Cassandra Snapshot and Restore

Enable incremental backup

Set increamental_backups to true in cassandra.yaml file and restart the node.

cqlsh> create KEYSPACE ks1 WITH replication = {'class': 'SimpleStrategy', 'replication_factor': 1};
cqlsh:ks1> use ks1;
cqlsh:ks1> create table user(email text primary key, name text, age int);
cqlsh:ks1> insert into user (email, name, age) values('a@b.com', 'ab', 23);

Take full data backup at a node using snapshot command

[training@localhost apache-cassandra-3.10]$ bin/nodetool snapshot ks1
Requested creating snapshot(s) for [ks1] with snapshot name [1498071498398] and options {skipFlush=false}
Snapshot directory: 1498071498398
[training@localhost apache-cassandra-3.10]$ ls -ltr data/data/ks1/user-64c3fcb056b311e79c839104c563abca/snapshots/
total 4
drwxrwxr-x 2 training training 4096 Jun 22 00:28 1498071498398

Delete all snapshots

[training@localhost apache-cassandra-3.10]$ bin/nodetool clearsnapshot 
Requested clearing snapshot(s) for [all keyspaces]

View snapshot folder

[training@localhost apache-cassandra-3.10]$ ls -ltr data/data/ks1/user-64c3fcb056b311e79c839104c563abca/
total 40
drwxrwxr-x 2 training training 4096 Jun 22 00:26 backups
-rw-rw-r-- 1 training training   16 Jun 22 00:28 mc-1-big-Filter.db
-rw-rw-r-- 1 training training   11 Jun 22 00:28 mc-1-big-Index.db
-rw-rw-r-- 1 training training   65 Jun 22 00:28 mc-1-big-Summary.db
-rw-rw-r-- 1 training training   42 Jun 22 00:28 mc-1-big-Data.db
-rw-rw-r-- 1 training training   10 Jun 22 00:28 mc-1-big-Digest.crc32
-rw-rw-r-- 1 training training   43 Jun 22 00:28 mc-1-big-CompressionInfo.db
-rw-rw-r-- 1 training training 4651 Jun 22 00:28 mc-1-big-Statistics.db
-rw-rw-r-- 1 training training   92 Jun 22 00:28 mc-1-big-TOC.txt

Make a change. Shortly, you will revert this change in the database by restoring the old spapshot.

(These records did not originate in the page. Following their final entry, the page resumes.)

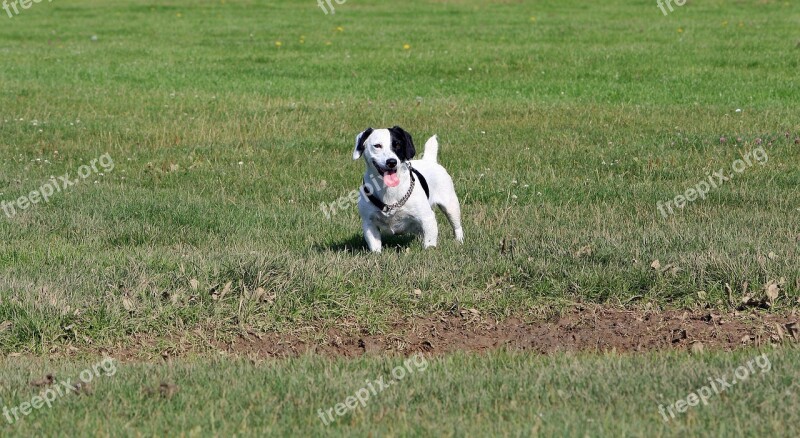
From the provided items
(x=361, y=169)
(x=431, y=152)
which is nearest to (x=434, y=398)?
(x=431, y=152)

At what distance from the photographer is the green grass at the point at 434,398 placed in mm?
5098

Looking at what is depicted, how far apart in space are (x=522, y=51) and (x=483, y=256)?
16.0m

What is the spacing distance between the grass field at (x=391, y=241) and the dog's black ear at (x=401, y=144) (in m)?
0.79

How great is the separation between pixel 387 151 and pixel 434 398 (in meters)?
2.99

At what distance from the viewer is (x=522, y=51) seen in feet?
78.0

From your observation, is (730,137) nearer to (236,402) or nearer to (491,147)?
(491,147)

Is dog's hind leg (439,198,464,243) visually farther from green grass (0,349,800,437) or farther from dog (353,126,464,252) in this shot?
green grass (0,349,800,437)

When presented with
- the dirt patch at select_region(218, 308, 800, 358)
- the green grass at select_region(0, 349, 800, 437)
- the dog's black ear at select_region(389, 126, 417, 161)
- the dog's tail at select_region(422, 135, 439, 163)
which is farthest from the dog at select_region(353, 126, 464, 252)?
the green grass at select_region(0, 349, 800, 437)

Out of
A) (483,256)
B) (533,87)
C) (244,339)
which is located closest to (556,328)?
(483,256)

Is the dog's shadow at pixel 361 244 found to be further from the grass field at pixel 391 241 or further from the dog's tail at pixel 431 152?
the dog's tail at pixel 431 152

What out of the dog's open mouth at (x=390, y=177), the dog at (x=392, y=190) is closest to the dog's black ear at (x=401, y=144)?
the dog at (x=392, y=190)

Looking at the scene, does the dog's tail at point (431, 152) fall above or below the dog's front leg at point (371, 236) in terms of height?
above

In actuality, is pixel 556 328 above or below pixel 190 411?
below

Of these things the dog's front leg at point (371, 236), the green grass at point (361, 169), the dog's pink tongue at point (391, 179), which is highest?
the dog's pink tongue at point (391, 179)
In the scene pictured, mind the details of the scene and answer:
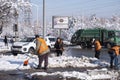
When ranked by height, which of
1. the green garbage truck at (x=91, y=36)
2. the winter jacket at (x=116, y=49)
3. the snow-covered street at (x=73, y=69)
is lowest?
the green garbage truck at (x=91, y=36)

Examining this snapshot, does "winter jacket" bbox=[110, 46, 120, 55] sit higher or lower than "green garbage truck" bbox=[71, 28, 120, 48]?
higher

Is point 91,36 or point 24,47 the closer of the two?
point 24,47

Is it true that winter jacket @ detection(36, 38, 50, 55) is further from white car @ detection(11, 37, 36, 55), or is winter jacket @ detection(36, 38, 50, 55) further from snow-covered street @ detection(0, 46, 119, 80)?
white car @ detection(11, 37, 36, 55)

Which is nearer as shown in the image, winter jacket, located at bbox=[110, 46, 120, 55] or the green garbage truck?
winter jacket, located at bbox=[110, 46, 120, 55]

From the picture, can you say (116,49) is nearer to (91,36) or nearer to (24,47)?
(24,47)

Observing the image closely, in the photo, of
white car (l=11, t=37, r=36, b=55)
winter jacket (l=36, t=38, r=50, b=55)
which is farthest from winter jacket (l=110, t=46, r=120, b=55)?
white car (l=11, t=37, r=36, b=55)

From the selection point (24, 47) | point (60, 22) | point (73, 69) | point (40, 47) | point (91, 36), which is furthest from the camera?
point (91, 36)

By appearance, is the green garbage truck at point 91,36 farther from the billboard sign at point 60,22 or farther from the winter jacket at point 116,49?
the winter jacket at point 116,49

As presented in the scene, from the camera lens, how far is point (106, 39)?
54562 mm

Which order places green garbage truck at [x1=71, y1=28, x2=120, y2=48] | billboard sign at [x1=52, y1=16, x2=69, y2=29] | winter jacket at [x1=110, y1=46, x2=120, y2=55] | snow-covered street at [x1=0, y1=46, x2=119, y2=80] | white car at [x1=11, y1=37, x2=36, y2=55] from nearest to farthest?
snow-covered street at [x1=0, y1=46, x2=119, y2=80] → winter jacket at [x1=110, y1=46, x2=120, y2=55] → white car at [x1=11, y1=37, x2=36, y2=55] → billboard sign at [x1=52, y1=16, x2=69, y2=29] → green garbage truck at [x1=71, y1=28, x2=120, y2=48]

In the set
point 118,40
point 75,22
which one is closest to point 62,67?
point 118,40

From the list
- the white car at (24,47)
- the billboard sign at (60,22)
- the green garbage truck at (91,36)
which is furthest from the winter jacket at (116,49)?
the green garbage truck at (91,36)

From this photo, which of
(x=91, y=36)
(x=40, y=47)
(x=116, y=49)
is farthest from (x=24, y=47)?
(x=91, y=36)

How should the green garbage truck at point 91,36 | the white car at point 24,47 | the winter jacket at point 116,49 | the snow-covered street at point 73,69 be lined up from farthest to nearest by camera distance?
the green garbage truck at point 91,36 → the white car at point 24,47 → the winter jacket at point 116,49 → the snow-covered street at point 73,69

cqlsh:ks1> insert into user (email, name, id) values('a@b.com', 'ab.new', 23);

Truncate the table that you want to restore.

cqlsh:ks1> truncate user;

Copy the appropriate (by looking at the datetime) snapshot and backup files from the /backups directory to table dir at the linux file system.

Recreate the schema if necessary. You can find schema in schema.cql in the snapshot directory.

Refresh the node using nodetool command. You have to do this operation at each node.

[training@localhost apache-cassandra-3.10]$ bin/nodetool refresh

Alternatively, you can run SS table loader

[training@localhost apache-cassandra-3.10]$ tools/bin/sstableloader -d <contact point, ip> <snapshot dir of SStable>

Steps

1. Create keyspace with RF=1, and create a table movies inside it and load the data into the table

2. Record the number of rows and verify there is a record with movieId = 1

3. Take a snapshot on all nodes of one dataceneter

4. Delete record with movieId = 1 to simulate a descructive change. You would like to restore the database to previous step.

5. Truncate the table to ensure all existing records are wiped clean. Note, during truncation all nodes in the cluster must be up.

6. Restore the snapshot you want. Just copy over the SStables from snapshots directory.

7. Run nodetool refresh command

$ nodetool -h 127.0.0.1 -p 7199 refresh demo movies  

Above steps will help you restore a table without shutting down the nodes.

Load table from SStables using SStableLoader

If you are restoring the SStables from one cluster to another cluster having different network topology, you can use SStableloader to restore data from the SStables.

Copy the SStables that you want to load to the data directory of the table.

$ cp data/data/demo/movies*/snapshots/1510828229153 data/data/demo/movies*/

Run SStable loader

$ bin/sstableloader -d 127.0.0.1 --username cassandra --password cassandra data/data/demo/movies-d92bf7a0cab811e7878601b6d23bab63/

Key different between nodetool refresh and sstable loader approach

While there are a similarity between the above 2 approaches to restore the snapshot, there is one fundamental difference is there. In refresh command approach, assumption is data in SStable belogs to the current node. So, this approach is applicable, when you want to restore the snapshot of an already running node. SStable loader approach on the another hand can stream out data from the running node to any other node in the clusters. This is suitable approach when the tokens has been re-distributed due cluster resizing.